Mashayekhi Sohail, Saberi Alia, Salehi Zivar, Biazar Gelareh, Mehrdel Roghayeh
Neurosciences Research Center, Poursina Hospital, Guilan University of Medical Sciences, Rasht, Iran.
Neurosciences Research Center, Poursina Hospital, Guilan University of Medical Sciences, Rasht, Iran; Department of Neurology, Faculty of Medicine, Guilan University of Medical Sciences, Rasht, Iran.
Clin Neurol Neurosurg. 2018 Feb;165:67-71. doi: 10.1016/j.clineuro.2017.12.024. Epub 2017 Dec 29.
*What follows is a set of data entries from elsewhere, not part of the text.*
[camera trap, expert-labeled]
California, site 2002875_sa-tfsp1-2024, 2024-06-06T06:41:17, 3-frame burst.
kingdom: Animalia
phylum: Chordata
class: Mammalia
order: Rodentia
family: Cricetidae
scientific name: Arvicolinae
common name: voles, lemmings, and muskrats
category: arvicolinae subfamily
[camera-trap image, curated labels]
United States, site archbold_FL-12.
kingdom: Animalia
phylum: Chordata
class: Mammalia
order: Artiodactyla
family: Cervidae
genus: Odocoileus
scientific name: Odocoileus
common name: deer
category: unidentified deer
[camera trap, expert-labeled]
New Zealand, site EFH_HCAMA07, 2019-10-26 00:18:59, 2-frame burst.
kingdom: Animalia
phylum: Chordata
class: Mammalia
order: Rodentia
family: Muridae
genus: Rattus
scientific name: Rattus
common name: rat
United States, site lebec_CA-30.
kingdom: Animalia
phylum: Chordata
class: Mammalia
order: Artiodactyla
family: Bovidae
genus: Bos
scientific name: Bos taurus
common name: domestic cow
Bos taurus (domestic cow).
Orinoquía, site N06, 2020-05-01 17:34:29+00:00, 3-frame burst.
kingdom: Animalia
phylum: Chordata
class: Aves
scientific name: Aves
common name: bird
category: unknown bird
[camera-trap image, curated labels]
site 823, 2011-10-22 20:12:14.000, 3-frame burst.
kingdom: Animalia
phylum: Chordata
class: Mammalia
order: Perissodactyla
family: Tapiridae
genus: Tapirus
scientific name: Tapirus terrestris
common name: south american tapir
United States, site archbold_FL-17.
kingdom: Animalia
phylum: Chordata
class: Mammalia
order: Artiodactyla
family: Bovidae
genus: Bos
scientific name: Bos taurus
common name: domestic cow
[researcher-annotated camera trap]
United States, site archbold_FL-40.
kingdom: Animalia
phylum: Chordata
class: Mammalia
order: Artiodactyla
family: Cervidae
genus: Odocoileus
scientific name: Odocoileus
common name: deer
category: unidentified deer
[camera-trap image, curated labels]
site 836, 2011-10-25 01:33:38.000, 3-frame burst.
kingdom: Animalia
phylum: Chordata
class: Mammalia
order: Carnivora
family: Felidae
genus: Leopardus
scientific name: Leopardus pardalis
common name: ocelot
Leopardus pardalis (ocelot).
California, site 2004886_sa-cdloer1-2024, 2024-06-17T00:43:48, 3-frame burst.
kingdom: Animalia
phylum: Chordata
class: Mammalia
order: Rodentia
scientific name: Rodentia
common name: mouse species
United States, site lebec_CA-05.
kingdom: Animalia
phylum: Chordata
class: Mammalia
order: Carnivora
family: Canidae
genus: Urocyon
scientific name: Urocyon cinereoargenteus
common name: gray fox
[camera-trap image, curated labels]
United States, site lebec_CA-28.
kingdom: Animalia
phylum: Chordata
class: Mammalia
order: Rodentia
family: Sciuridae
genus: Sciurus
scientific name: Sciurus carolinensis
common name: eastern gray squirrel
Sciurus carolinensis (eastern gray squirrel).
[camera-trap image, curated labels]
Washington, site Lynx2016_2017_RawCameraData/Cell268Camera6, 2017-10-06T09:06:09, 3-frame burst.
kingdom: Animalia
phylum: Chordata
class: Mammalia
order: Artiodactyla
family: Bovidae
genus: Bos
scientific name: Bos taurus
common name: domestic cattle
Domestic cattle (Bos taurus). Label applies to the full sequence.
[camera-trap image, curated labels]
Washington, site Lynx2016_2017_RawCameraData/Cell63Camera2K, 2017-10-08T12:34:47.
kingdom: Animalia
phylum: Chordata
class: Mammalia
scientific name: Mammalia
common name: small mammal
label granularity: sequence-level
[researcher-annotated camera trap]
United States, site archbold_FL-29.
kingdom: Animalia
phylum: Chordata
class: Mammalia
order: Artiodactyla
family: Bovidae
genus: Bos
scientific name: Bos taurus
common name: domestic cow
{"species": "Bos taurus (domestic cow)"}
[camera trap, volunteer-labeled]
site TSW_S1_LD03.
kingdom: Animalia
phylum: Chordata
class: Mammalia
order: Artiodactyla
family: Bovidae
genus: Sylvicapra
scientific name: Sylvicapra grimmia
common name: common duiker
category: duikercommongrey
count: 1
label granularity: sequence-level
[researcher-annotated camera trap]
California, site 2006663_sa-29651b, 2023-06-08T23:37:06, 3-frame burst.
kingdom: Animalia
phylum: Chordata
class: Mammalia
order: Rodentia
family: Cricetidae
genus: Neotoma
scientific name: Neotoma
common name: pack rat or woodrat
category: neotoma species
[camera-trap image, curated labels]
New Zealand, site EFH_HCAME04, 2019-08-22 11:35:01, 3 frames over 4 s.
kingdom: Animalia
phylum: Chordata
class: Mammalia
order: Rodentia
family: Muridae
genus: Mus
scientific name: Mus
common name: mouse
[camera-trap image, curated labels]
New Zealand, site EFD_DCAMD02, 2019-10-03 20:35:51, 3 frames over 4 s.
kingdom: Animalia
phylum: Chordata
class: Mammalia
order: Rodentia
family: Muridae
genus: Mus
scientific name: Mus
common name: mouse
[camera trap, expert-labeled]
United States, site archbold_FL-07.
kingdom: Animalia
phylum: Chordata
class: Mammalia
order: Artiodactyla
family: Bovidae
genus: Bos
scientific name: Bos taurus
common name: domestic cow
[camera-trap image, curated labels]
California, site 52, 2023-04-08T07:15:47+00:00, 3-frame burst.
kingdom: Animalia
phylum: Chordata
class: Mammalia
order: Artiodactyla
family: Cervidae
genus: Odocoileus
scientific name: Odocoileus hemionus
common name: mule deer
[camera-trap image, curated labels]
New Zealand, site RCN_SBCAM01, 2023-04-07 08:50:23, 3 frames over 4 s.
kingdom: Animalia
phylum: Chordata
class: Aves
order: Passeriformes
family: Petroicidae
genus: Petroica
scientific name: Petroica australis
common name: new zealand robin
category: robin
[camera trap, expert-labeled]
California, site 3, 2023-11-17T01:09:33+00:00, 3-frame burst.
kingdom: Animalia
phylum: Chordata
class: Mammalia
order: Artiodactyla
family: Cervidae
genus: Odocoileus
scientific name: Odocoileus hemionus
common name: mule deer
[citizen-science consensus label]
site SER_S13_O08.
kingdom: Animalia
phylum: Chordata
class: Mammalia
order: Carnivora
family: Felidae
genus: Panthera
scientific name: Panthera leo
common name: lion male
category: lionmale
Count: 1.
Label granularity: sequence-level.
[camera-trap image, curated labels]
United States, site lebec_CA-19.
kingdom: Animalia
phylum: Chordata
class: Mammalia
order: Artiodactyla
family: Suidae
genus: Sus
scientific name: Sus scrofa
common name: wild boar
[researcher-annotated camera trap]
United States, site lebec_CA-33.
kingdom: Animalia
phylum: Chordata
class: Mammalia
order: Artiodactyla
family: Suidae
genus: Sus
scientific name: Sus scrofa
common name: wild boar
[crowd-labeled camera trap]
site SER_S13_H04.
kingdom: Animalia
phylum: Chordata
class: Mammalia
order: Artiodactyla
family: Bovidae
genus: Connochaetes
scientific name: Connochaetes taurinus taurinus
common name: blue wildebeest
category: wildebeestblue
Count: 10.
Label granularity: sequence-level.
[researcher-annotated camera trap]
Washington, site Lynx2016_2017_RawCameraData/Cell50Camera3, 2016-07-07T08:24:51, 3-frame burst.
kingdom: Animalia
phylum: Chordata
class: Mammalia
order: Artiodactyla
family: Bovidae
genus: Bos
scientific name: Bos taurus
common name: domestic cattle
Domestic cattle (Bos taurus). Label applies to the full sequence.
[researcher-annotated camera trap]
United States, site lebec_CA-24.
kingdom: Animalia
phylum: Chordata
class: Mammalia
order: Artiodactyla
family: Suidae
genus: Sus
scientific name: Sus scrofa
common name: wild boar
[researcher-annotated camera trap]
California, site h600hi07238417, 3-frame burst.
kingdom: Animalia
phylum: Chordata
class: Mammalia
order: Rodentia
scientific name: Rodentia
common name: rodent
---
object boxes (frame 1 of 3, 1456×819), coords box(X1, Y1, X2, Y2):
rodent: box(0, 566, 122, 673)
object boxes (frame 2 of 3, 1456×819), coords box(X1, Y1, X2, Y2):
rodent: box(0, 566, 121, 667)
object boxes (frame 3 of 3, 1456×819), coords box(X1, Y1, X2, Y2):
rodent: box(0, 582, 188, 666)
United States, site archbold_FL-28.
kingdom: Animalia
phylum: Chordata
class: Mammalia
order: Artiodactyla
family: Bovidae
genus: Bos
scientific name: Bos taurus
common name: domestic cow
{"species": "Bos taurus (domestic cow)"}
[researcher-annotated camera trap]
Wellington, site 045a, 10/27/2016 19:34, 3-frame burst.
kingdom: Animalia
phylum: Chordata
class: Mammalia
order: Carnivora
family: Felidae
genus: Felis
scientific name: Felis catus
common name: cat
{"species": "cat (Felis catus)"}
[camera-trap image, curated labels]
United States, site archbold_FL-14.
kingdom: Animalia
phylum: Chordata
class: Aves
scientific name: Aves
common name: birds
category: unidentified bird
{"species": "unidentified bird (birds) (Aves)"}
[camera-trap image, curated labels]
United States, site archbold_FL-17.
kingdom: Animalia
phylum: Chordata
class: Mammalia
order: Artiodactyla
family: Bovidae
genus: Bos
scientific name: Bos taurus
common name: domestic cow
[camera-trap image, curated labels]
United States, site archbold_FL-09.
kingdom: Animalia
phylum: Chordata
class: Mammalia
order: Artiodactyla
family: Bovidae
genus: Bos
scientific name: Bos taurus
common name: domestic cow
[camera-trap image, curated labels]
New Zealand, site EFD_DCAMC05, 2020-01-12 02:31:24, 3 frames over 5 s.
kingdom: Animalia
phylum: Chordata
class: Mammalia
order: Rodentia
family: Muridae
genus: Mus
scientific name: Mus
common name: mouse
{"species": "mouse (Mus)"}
Lumbar disc degeneration (LDD) occurs commonly in humans. Vitamin D metabolic and signaling pathway plays a significant role in intervertebral disc degeneration. The aim of this study was to evaluate the influence of the genetic polymorphism in the two key genes of 1,25-(OH)-D pathway, VDR (vitamin D receptor) and GC (group-specific component), in LDD development.
Two single-nucleotide polymorphisms, VDR rs2228570 (FokI) and GC rs7041, were genotyped in 180 patients with LDD and 230 healthy individuals. Genomic DNA was extracted from whole peripheral blood. VDR and GC genotyping was performed by polymerase chain reaction-restriction fragment length polymorphism (PCR-RFLP).
A significant difference in genotype distributions of rs2228570 in VDR and rs7041 in GC gene were observed between cases and controls (P = .01 and. 005, respectively). The VDR AA homozygous genotype was seen in 30(16.7%) patients with LDD and 20(8.7%) controls (codominant model: OR = 2.48; 95% CI 1.30-4.73, P = .005) with an estimated approximately 2.5-fold risk of developing LDD in individuals with this genotype. Moreover, higher grades of disc degeneration were more related to VDR A allele. The minor allele of GC rs7041 was associated with a decreased risk of LDD (OR = 0.69; 95% CI 0.44-0.82, P = .001).
In conclusion, our results suggest for the first time that the genetic variants of VDR and GC genes contribute to genetic predisposition to LDD in Iran. These findings need further validation in the large multicenter case-control studies.
腰椎间盘退变(LDD)在人类中普遍存在。维生素D代谢和信号通路在椎间盘退变中起重要作用。本研究旨在评估1,25 -(OH)-D通路的两个关键基因,即维生素D受体(VDR)和维生素D结合蛋白(GC)的基因多态性对LDD发生发展的影响。
对180例LDD患者和230例健康个体进行VDR rs2228570(FokI)和GC rs7041这两个单核苷酸多态性的基因分型。从外周全血中提取基因组DNA。采用聚合酶链反应-限制性片段长度多态性(PCR-RFLP)方法进行VDR和GC基因分型。
病例组与对照组在VDR基因的rs2228570和GC基因的rs7041基因型分布上存在显著差异(分别为P = 0.01和0.005)。30例(16.7%)LDD患者和20例(8.7%)对照者出现VDR AA纯合基因型(共显性模型:OR = 2.48;95%CI 1.30 - 4.73,P = 0.005),该基因型个体发生LDD的风险估计约为2.5倍。此外,较高程度的椎间盘退变与VDR A等位基因更相关。GC rs7041的次要等位基因与LDD风险降低相关(OR = 0.69;95%CI 0.44 - 0.82,P = 0.001)。
总之,我们的结果首次表明VDR和GC基因的遗传变异在伊朗人群中对LDD的遗传易感性有影响。这些发现需要在大型多中心病例对照研究中进一步验证。